**Text shown:**
%%
From: Christoph Hellwig <hch@lst.de>
To: "Dan Williams" <dan.j.williams@intel.com>,
"Jérôme Glisse" <jglisse@redhat.com>,
"Jason Gunthorpe" <jgg@mellanox.com>,
"Ben Skeggs" <bskeggs@redhat.com>
Cc: Ira Weiny <ira.weiny@intel.com>,
linux-mm@kvack.org, nouveau@lists.freedesktop.org,
dri-devel@lists.freedesktop.org, linux-nvdimm@lists.01.org,
linux-pci@vger.kernel.org, linux-kernel@vger.kernel.org,
John Hubbard <jhubbard@nvidia.com>,
Ralph Campbell <rcampbell@nvidia.com>,
Philip Yang <Philip.Yang@amd.com>
Subject: [PATCH 09/22] mm/hmm: Simplify hmm_get_or_create and make it reliable
Date: Mon, 1 Jul 2019 08:20:07 +0200 [thread overview]
Message-ID: <20190701062020.19239-10-hch@lst.de> (raw)
In-Reply-To: <20190701062020.19239-1-hch@lst.de>
From: Jason Gunthorpe <jgg@mellanox.com>
As coded this function can false-fail in various racy situations. Make it
reliable and simpler by running under the write side of the mmap_sem and
avoiding the false-failing compare/exchange pattern. Due to the mmap_sem
this no longer has to avoid racing with a 2nd parallel
hmm_get_or_create().
%%
**Records provided:**
%%
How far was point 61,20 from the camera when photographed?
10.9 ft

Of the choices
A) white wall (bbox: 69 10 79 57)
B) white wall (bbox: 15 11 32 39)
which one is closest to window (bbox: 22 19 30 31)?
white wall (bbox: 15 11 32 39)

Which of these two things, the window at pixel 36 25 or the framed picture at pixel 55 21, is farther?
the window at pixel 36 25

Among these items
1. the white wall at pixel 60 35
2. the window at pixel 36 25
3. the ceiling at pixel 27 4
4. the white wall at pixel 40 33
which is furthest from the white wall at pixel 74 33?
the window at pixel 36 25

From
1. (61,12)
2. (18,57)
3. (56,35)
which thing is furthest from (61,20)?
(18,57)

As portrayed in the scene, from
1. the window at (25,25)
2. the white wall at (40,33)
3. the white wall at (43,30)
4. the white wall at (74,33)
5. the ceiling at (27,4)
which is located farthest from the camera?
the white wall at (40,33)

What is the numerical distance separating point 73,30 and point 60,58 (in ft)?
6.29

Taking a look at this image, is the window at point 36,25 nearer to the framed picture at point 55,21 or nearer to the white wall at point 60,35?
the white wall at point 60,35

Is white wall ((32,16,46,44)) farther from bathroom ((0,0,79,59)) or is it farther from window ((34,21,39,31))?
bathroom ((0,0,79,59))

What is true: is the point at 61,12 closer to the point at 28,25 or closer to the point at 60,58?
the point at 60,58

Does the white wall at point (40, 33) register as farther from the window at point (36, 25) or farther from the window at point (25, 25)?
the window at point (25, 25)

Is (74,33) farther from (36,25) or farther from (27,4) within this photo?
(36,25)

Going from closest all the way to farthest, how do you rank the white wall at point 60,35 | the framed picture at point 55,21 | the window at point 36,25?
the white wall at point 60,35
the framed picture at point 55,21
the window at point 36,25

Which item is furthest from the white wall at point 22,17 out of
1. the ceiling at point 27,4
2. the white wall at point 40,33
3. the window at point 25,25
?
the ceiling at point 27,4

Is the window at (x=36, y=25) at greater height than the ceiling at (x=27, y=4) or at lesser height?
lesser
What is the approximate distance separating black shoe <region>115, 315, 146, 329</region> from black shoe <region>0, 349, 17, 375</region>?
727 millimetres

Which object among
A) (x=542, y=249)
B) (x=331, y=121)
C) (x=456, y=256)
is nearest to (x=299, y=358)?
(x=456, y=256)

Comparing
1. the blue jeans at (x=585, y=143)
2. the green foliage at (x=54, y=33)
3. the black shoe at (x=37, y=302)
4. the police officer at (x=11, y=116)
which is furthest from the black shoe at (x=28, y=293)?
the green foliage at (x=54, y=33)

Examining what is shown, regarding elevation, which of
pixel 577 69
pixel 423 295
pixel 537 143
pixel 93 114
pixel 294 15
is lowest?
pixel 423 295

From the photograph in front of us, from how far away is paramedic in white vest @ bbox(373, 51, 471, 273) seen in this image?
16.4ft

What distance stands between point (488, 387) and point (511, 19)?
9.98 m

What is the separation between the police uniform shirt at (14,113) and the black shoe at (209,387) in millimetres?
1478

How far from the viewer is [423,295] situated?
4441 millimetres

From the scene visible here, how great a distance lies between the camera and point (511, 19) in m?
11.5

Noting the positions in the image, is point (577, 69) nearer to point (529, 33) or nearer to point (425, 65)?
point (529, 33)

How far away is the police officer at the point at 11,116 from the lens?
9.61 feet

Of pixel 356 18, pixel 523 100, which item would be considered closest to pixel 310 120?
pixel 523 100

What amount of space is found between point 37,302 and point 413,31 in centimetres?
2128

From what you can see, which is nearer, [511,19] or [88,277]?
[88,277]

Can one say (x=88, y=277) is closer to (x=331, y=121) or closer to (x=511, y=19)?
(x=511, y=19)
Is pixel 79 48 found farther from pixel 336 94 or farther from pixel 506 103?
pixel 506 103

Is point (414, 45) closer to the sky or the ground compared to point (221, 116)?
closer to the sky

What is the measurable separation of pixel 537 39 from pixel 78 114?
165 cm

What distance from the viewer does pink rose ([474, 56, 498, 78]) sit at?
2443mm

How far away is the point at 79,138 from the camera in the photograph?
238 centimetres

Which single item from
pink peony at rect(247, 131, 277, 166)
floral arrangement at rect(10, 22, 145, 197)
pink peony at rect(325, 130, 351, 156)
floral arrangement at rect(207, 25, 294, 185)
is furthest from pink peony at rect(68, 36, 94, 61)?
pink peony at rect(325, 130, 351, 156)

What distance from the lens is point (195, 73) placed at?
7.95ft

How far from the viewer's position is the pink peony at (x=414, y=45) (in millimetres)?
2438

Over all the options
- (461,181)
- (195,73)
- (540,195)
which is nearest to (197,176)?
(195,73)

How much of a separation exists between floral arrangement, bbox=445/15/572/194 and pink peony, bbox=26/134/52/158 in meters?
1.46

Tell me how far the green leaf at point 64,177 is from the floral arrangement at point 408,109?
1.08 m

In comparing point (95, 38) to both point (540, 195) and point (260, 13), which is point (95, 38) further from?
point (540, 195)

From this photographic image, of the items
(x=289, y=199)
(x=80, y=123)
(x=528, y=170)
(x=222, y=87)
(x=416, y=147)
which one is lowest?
%%
**What to work on:**
1/ In the patch email, what does the change run the function under to make it reliable?
2/ According to the patch email, why does the function no longer have to avoid racing with a second parallel hmm_get_or_create()? Answer in one to three sentences.
3/ Write out the part of the patch email that opens with the words containing "In-Reply-To: <20190701062020.19239-1-hch@lst.de>" and closes with "hmm_get_or_create().".

**Solutions for each task:**
1/ The write side of the mmap_sem.

2/ The function now runs under the write side of the mmap_sem. Because of the mmap_sem, it no longer has to avoid racing with a second parallel hmm_get_or_create().

3/
In-Reply-To: <20190701062020.19239-1-hch@lst.de>
From: Jason Gunthorpe <jgg@mellanox.com>
As coded this function can false-fail in various racy situations. Make it
reliable and simpler by running under the write side of the mmap_sem and
avoiding the false-failing compare/exchange pattern. Due to the mmap_sem
this no longer has to avoid racing with a 2nd parallel
hmm_get_or_create().